### Record list

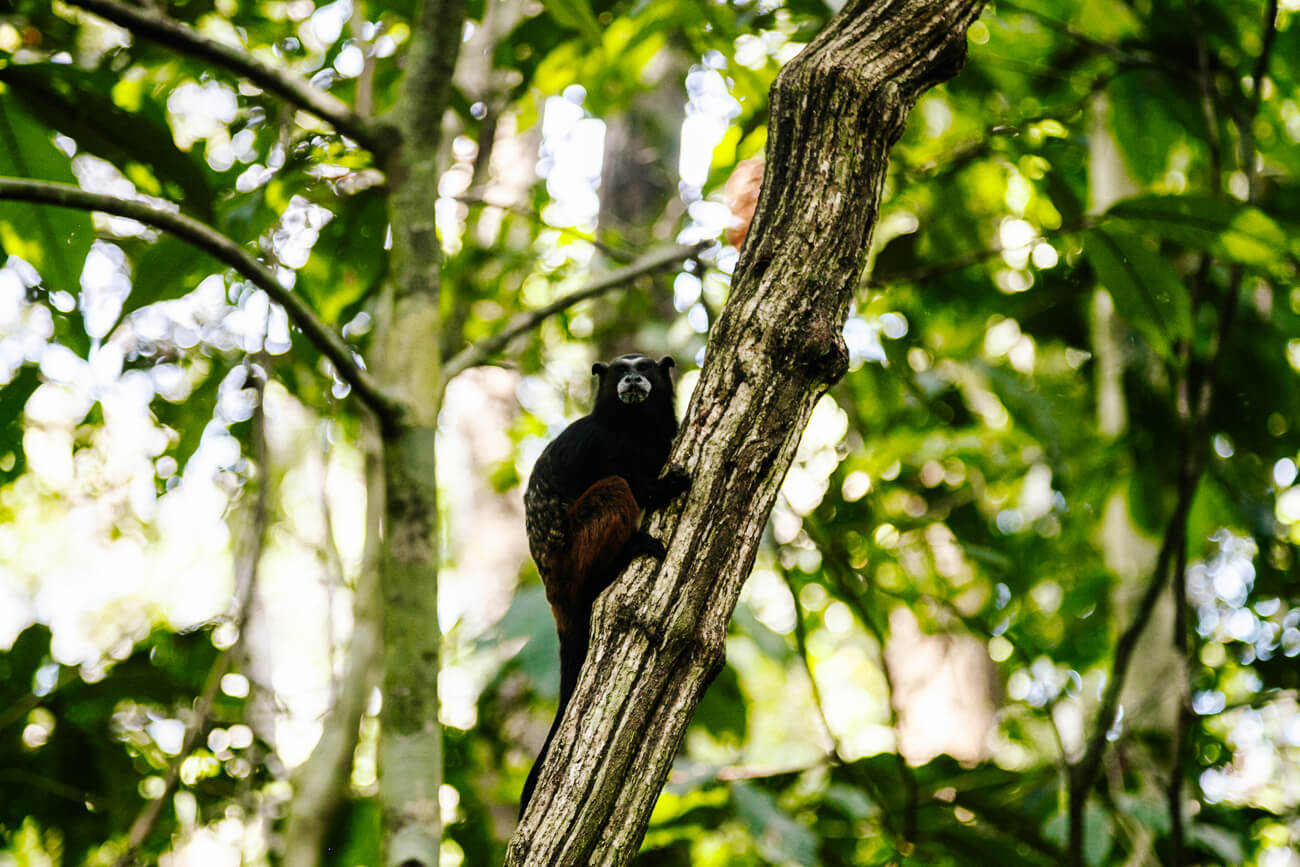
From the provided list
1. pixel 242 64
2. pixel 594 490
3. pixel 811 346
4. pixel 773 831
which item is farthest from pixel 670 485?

######

* _Instructions for the task_: Could you update the entries above by replacing "pixel" with "point" everywhere it appears and keeping everything else the same? Leave out the pictures.

* _The completed task_:
From the provided list
1. point 242 64
2. point 594 490
3. point 811 346
4. point 773 831
which item is farthest from point 670 485?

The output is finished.